(Records supplied)

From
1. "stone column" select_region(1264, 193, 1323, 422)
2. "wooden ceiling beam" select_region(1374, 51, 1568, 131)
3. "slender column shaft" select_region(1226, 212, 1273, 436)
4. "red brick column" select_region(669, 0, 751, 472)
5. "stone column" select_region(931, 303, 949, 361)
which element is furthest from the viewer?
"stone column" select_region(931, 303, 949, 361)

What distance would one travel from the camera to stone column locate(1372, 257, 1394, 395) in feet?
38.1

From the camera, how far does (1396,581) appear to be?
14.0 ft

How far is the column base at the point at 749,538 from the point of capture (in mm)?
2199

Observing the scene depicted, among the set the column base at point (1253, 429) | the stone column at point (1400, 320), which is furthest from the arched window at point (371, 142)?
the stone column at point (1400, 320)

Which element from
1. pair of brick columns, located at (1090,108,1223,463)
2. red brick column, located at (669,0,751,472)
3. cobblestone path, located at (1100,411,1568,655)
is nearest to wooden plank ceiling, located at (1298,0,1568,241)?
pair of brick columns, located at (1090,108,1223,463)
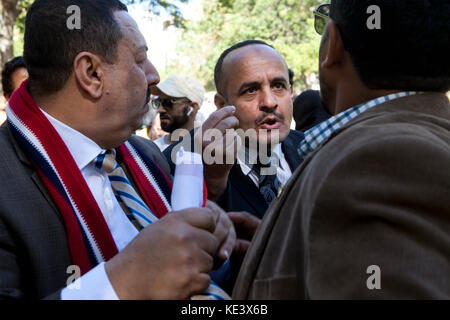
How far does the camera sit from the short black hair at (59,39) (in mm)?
1779

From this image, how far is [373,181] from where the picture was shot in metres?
1.02

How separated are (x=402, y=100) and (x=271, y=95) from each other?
1.89 m

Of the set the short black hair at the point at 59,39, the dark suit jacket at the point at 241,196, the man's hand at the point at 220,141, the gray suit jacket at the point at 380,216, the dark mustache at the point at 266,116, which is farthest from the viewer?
the dark mustache at the point at 266,116

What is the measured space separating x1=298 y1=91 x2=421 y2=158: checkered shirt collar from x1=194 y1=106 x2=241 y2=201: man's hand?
792 millimetres

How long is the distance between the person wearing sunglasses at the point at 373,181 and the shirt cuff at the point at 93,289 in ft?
1.26

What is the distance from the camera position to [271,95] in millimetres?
3119

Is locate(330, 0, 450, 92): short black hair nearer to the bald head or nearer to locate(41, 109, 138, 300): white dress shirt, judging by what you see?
locate(41, 109, 138, 300): white dress shirt

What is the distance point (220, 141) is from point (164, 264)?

(Written task)
Copy verbatim everything from the line containing "Which element from" down to the end of the material, including both of those lines, and leave out the pictures.

(Exercise output)
Which element from
1. pair of brick columns, located at (1090,108,1223,463)
2. red brick column, located at (669,0,751,472)
3. cobblestone path, located at (1100,411,1568,655)
is nearest to wooden plank ceiling, located at (1298,0,1568,241)?
pair of brick columns, located at (1090,108,1223,463)
How far does the camera sit from the short black hair at (59,39) (in mm)?
1779

From this image, how far is [373,181] from where the picture was shot in metres?
1.02

How separated are (x=402, y=100) and (x=271, y=95) from each other?
1.89 m

Of the set the short black hair at the point at 59,39, the dark suit jacket at the point at 241,196, the man's hand at the point at 220,141, the gray suit jacket at the point at 380,216, the dark mustache at the point at 266,116, which is farthest from the viewer?
the dark mustache at the point at 266,116

What is the measured space separating x1=298 y1=91 x2=421 y2=158: checkered shirt collar from x1=194 y1=106 x2=241 y2=201: man's hand?
792 millimetres

How long is the distance between the person wearing sunglasses at the point at 373,181 and the shirt cuff at the point at 93,289 in ft?
1.26

What is the distance from the camera position to [271,95] in millimetres?
3119

Is locate(330, 0, 450, 92): short black hair nearer to the bald head or nearer to locate(41, 109, 138, 300): white dress shirt, judging by what you see?
locate(41, 109, 138, 300): white dress shirt

What is the distance point (220, 141) is from point (164, 264)?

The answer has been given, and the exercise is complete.